Kazuo Ishiguro, spätestens durch James Ivorys Verfilmung seines Romans "The Remains oft the Day" international bekannt geworden, beschreitet mit seinem neuen Werk ein gewagtes Terrain. Nicht, weil das Klonen von Menschen generell tabuisiert würde, sondern, weil man diese Thematik bisher vorzugsweise Science-Fiction- und Thriller-Autoren überließ. Ishiguro selbst zeigt denn auch wenig Interesse an den neuen Technologien, sein Augenmerk gilt den gezüchteten Menschen zweiter Klasse, die nicht einmal vierzig Jahre alt werden dürfen und spätestens nach der vierten Spende "abgeschlossen" haben.

Zunächst ist man erstaunt, wie selbstverständlich sich die Klone ihrer "Aufgabe" widmen. Auch Kathy hat keinerlei Zweifel, und Ishiguro lässt sie ihre Erinnerungen in schlichten Worten schildern – als handelte es sich dabei um ein normales, unspektakuläres Leben. Kathy wendet sich immer wieder direkt an den Leser, lässt ihn an ihrem Leben teilhaben. Auch hier zeigt sich Ishiguros Meisterschaft: Er schafft zwischen Figur und Leser eine Nähe und Intimität, die bis an die Schmerzgrenze geht.

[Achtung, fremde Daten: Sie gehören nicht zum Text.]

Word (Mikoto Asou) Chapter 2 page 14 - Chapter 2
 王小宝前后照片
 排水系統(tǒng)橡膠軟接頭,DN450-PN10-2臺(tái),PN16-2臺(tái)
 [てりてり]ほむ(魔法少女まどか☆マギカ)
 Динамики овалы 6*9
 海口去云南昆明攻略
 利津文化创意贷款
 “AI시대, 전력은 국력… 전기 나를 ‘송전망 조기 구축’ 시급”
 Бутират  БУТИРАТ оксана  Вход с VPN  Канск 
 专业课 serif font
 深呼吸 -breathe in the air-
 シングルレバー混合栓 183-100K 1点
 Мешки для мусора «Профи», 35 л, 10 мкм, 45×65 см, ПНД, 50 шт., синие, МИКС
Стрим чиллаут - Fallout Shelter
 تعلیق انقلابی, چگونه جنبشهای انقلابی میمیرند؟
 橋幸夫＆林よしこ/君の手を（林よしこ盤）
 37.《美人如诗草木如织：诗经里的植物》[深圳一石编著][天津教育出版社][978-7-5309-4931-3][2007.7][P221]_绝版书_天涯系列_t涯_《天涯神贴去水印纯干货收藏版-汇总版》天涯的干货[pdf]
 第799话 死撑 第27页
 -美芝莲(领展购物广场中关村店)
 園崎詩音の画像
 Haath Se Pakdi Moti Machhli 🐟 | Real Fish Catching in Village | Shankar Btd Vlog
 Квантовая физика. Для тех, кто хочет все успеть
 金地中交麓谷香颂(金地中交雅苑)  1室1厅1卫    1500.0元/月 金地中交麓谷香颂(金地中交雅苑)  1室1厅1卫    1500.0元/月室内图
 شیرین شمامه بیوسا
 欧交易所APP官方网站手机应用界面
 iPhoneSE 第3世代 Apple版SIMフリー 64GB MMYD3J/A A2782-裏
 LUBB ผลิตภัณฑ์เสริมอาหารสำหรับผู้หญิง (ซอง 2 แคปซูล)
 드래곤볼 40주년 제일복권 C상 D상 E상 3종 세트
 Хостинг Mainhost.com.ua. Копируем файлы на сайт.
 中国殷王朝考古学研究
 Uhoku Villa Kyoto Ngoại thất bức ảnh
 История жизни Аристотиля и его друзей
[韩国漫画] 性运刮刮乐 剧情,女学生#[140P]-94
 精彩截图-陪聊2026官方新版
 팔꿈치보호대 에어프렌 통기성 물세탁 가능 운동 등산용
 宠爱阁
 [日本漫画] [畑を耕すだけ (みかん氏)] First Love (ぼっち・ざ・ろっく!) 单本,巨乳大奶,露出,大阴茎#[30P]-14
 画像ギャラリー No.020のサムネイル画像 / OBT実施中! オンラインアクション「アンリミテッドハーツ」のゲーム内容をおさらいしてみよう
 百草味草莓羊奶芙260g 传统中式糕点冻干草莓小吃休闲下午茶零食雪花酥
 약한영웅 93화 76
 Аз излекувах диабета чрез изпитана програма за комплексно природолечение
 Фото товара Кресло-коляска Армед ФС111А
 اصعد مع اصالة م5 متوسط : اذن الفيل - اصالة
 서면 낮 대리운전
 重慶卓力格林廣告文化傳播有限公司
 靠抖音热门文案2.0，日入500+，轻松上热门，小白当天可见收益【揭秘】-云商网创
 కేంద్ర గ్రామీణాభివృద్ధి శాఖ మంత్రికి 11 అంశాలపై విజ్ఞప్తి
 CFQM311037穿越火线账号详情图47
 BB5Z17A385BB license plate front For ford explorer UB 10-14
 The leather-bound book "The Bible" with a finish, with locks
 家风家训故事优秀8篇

Lange nach der Schließung von Hailsham suchen Kathy und Tommy jene mysteriöse Madame auf, und zugleich treffen sie auch auf Miss Emily, die ehemalige Leiterin des Internats. Die Hoffnung, wegen ihrer Liebe zueinander einen Aufschub zu erlangen – Tommy steht vor der vierten Spende –, zerschlägt sich zwar schnell, doch erfahren sie immerhin, was hinter der Galerie ihrer Jugend steckte. Das Geld der dort verkauften Werke sollte mithelfen, lebenswürdigere Umstände für die Klone zu schaffen. Und so ermöglichte Hailsham eine Zeit lang den Kollegiaten eine vergleichsweise unbeschwerte Jugend . . .

Die Beklemmung, die der Leser von Beginn der Lektüre an erfährt, findet in den Ausführungen von Miss Emily einen düsteren Höhepunkt. Die Frage nach der moralischen Rechtfertigung menschlicher Klone zur Wohlfahrt und Gesundheit aller wird gar nicht mehr gestellt, die Praxis hat die Frage längst überholt. Und so offenbart sich Ishiguros "Schöne neue Welt" als apokalyptischer Albtraum, von dem man nur hoffen kann, dass nie Wirklichkeit werden möge.

Kazuo Ishiguro: Alles, was wir geben mussten. Roman. Aus dem Englischen von Barbara Schaden. Blessing Verlag, 2005, 349 Seiten.